痕-3
「今日はなんだか眠れない。彼女は眠れてるかなあ」
「イヤホンをつけて『螺旋』を聞いていると、彼女に会いたくてたまらなくなる。俺って、ホントに女々しい。彼女に嫌われたくないから、女々しさにセーブかけてるけど我ながら情けないや」
「そういえば、“俺”に切り替えるタイミングを失ってしまったな。まぁいいか」
「腹減ったなー。コンビニでも行くか。え、雨降ってんじゃん。やめよう」
ヒロキくんがそのときに思っていたことを、目の前にいないのにこうして知ることができる。
便利で、そして少し切ないツールだ。
最後の書き込みは今から三十分程前。
さすがにもう眠っちゃったかな。
ヒロキくんがわたしのことを思っている。
それが嬉しくて、そして同時に寂しかった。
会いたいな。会いたい。
眠れない夜は長い。
幼い頃の夜は時計の音が部屋を満たしていた。
最近の時計は秒針の音がほとんど聞こえない。
こうして横になっているというのに、足に力が入ってしまうのはどうしてだろう。
だらんと力を抜いて休めたら、きっともっと疲れがとれそうなのに。
寝る前に話したことを思い出す。
ヒロキくんのアルバイト先に来た女子高校生の話と彼の中学生の頃の話。
アイドルのシングルCDを買った三人の女子高校生(同じアイドルの同じシングルCDの、二曲目の収録曲が違うタイプ別のものを三人がそれぞれAタイプ、Bタイプ、Cタイプと手にしていたそう)が、帰り際にヒロキくんの写真をパッと撮っていってしまったと言っていた。
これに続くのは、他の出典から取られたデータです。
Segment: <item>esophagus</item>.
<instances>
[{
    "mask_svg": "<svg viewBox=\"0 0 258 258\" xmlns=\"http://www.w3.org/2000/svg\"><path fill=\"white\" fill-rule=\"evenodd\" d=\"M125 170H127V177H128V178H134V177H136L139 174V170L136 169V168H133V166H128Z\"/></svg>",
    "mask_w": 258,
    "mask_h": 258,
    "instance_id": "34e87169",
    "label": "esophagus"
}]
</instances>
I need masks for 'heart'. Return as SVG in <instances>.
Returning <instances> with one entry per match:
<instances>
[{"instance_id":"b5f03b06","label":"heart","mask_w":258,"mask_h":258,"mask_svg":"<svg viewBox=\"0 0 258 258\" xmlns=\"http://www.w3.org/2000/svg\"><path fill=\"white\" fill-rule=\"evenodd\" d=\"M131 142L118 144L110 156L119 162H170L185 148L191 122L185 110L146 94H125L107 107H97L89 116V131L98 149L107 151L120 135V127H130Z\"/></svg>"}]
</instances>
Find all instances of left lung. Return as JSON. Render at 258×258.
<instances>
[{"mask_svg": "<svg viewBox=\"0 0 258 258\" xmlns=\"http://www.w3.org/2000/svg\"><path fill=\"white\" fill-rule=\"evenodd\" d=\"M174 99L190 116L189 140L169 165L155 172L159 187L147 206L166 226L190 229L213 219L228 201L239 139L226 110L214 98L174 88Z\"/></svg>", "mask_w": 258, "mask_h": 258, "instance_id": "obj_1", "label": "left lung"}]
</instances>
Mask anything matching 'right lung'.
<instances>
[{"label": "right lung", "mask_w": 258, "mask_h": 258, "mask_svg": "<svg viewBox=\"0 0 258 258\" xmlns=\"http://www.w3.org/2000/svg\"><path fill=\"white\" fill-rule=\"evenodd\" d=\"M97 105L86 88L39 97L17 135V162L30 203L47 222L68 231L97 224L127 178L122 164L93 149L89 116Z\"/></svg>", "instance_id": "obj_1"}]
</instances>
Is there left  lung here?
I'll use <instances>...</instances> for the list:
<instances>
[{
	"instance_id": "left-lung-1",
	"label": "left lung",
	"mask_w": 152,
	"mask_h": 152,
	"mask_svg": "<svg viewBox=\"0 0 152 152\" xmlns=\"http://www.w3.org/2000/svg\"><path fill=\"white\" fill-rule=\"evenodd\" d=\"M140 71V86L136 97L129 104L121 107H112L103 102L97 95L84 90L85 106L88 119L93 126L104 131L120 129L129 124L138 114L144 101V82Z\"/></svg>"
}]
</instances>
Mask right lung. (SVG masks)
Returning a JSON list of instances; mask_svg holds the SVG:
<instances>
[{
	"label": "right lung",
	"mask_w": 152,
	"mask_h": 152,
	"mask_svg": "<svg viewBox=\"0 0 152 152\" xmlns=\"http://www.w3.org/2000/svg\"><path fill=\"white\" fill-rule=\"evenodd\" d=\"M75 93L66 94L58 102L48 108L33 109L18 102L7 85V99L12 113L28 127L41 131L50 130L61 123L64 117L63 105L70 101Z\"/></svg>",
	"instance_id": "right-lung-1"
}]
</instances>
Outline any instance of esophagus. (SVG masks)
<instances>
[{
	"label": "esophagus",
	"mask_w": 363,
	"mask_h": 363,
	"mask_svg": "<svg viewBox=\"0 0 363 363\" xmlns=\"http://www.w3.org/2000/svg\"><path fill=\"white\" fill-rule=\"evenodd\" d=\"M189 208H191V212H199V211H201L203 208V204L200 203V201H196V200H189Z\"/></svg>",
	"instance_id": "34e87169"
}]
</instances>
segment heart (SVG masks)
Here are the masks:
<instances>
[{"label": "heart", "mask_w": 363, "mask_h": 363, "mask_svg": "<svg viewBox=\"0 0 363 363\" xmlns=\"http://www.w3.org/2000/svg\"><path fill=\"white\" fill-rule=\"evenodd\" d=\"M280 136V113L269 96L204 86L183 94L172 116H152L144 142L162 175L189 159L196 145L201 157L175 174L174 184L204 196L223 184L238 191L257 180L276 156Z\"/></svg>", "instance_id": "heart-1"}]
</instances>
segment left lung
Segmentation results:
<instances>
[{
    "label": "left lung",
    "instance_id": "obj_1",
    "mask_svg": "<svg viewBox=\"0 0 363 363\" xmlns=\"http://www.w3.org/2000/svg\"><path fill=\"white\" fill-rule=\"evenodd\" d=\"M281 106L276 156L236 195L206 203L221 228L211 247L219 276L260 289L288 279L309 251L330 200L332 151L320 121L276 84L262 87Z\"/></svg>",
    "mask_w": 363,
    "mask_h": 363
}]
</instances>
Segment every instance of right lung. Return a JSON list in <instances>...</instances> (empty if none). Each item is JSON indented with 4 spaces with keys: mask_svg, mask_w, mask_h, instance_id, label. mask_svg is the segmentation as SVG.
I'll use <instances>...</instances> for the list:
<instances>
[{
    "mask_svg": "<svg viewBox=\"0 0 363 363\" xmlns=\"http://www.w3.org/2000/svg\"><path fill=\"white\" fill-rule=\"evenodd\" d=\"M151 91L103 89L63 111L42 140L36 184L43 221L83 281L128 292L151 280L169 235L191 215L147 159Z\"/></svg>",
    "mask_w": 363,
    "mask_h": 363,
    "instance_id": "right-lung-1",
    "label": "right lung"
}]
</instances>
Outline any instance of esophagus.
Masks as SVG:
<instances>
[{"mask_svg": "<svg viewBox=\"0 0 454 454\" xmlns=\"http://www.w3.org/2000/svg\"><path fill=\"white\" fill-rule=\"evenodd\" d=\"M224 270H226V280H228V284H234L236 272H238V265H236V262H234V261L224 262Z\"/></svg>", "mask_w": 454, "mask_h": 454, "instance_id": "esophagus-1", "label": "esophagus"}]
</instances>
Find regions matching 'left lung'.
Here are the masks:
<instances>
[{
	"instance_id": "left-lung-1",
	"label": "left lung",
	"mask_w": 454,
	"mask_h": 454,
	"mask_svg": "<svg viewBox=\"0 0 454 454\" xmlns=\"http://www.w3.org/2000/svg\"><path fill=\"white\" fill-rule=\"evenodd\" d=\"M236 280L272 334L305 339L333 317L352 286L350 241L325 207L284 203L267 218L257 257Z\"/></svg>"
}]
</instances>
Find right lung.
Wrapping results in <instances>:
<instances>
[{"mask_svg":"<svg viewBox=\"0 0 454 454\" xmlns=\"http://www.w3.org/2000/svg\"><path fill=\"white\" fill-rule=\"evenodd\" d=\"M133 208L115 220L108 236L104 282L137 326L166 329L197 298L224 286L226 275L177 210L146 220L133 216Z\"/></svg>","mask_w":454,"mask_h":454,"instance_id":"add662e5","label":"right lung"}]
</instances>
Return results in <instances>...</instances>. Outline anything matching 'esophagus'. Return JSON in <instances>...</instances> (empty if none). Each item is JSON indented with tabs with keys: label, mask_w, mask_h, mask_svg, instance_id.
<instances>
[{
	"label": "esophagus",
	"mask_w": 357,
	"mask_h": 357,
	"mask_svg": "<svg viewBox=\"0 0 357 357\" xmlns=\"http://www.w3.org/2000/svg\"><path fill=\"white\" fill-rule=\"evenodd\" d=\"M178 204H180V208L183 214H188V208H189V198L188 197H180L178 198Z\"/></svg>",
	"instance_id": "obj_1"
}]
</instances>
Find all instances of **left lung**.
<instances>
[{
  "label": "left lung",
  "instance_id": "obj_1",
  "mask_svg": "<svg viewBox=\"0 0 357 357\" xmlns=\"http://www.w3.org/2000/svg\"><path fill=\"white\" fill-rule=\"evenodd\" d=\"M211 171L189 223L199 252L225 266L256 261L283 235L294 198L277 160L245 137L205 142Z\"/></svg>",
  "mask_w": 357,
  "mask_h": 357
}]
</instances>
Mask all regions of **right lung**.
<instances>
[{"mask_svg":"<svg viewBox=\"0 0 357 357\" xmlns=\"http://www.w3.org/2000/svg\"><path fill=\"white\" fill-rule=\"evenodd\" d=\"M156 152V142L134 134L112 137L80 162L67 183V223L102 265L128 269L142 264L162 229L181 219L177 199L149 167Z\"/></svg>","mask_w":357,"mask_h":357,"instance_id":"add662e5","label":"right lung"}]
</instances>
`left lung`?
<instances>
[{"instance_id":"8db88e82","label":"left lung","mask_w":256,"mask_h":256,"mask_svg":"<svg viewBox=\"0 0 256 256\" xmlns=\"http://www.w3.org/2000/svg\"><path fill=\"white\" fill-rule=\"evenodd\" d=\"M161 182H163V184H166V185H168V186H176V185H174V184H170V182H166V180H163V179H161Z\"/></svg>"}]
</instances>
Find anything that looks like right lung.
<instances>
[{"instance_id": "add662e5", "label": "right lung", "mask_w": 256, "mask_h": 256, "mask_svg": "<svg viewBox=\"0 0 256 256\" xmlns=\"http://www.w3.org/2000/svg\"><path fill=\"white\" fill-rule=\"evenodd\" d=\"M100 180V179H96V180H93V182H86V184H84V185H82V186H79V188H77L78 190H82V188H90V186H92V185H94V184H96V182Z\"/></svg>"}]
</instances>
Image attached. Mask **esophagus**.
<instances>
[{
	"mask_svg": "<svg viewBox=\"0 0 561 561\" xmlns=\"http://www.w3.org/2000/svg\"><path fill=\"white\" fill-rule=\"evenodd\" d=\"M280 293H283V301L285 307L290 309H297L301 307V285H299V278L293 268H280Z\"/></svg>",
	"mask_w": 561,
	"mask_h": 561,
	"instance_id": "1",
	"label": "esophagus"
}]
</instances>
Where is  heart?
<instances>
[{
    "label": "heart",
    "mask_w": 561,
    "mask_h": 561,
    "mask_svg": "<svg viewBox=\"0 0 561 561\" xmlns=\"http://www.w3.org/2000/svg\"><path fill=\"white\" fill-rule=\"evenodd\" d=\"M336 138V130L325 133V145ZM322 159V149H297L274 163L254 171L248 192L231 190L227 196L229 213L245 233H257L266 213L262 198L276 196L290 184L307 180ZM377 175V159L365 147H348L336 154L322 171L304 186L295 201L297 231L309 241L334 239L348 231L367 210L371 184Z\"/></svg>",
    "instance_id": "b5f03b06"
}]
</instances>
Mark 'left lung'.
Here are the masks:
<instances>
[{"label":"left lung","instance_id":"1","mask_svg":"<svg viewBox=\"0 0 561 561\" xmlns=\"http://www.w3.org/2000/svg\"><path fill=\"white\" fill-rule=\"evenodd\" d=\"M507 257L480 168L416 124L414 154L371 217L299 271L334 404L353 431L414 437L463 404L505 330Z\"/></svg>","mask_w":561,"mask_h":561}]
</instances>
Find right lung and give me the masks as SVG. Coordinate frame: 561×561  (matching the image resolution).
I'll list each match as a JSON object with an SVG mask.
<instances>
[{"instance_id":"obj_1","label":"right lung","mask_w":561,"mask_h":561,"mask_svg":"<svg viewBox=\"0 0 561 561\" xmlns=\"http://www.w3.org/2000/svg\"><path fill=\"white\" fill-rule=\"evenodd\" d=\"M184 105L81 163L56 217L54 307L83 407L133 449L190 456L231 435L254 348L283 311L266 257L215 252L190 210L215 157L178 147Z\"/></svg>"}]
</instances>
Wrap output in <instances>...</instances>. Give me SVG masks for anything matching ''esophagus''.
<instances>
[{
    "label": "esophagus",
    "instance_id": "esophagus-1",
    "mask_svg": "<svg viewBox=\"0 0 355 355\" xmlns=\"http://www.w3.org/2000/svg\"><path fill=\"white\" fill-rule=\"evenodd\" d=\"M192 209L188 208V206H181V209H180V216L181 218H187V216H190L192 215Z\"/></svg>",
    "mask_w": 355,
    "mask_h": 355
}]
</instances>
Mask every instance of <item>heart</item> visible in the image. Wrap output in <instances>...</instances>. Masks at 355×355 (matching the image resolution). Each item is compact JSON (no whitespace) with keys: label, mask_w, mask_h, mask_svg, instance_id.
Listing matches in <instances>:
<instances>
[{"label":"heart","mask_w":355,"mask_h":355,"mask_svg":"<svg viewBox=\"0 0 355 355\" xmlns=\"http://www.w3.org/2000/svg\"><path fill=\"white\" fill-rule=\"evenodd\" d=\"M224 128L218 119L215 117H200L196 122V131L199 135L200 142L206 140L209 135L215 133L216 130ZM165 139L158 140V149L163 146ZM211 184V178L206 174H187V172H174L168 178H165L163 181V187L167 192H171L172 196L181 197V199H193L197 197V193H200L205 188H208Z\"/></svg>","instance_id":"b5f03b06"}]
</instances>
その手際の良さにあっけにとられているうちに彼女たちはさっさと店を出ていってしまったらしい。
「えっ、それって無断で写真を撮られちゃったということ?」
「うん。ありがとうございましたーって言っている間にパッと・」
「プロのアイドルの写真はなかなか撮られないから、つい目の前にいたアイドル級の店員さんの写真をぱちり……」
「なんだそれ(笑)変なことに悪用されたら嫌だなあ」
「確かにそうね」
「中学生の頃の話なんだけどね、告白してくれた子にお断りの返事をしたことがあったんだけど、その女の子、どうも今まで男の子から断られたことがなかったらしく、かなり怒っちゃって。ちょっとした嫌がらせをされたことがあったんだ」
「ええっ、何それ。逆恨みってやつ?」
「そんな感じなのかな。いつの間にか写真を撮られていてね、その写真と『ヤリチン』『男もOK』ってコメントをインターネット上に流されちゃったんだ。十代の女の子が集まるコミュニティーサイトの掲示板にね。下品な言葉使ってごめん」
「それは平気だけど……酷いことする子ね」
「ほんと、びっくりした。すぐに別の女子が気付いてそのサイトの管理会社に削除依頼を出してくれたから大したことにはならなかったんだけどね」
モテる男って、大変なんだなぁってその話を聞いて思ったんだっけ。
「僕、童貞だったから『え、そんなふうに見られてるの?』って、びっくりした。発育も遅いほうだったから、声変わりもまだだったんだよ、その頃」
「へえぇ、そうだったんだ。災難だったね、ほんと。でもヒロキくんの子どもの頃の話ってあんまり聞いたことがないから不思議な感じ」
「全然嫉妬しないんだね、沙保さんって」
「ええ? 誰に?」
「いいよ、もう」
ヒロキくんのむくれ顔を容易に想像することができて、わたしはくすくすと笑ってしまったっけ。
ヒロキくんもつられて笑って、今度卒業アルバムを持って行って見せてあげるよと言ってくれた。話したいこともあるから、と。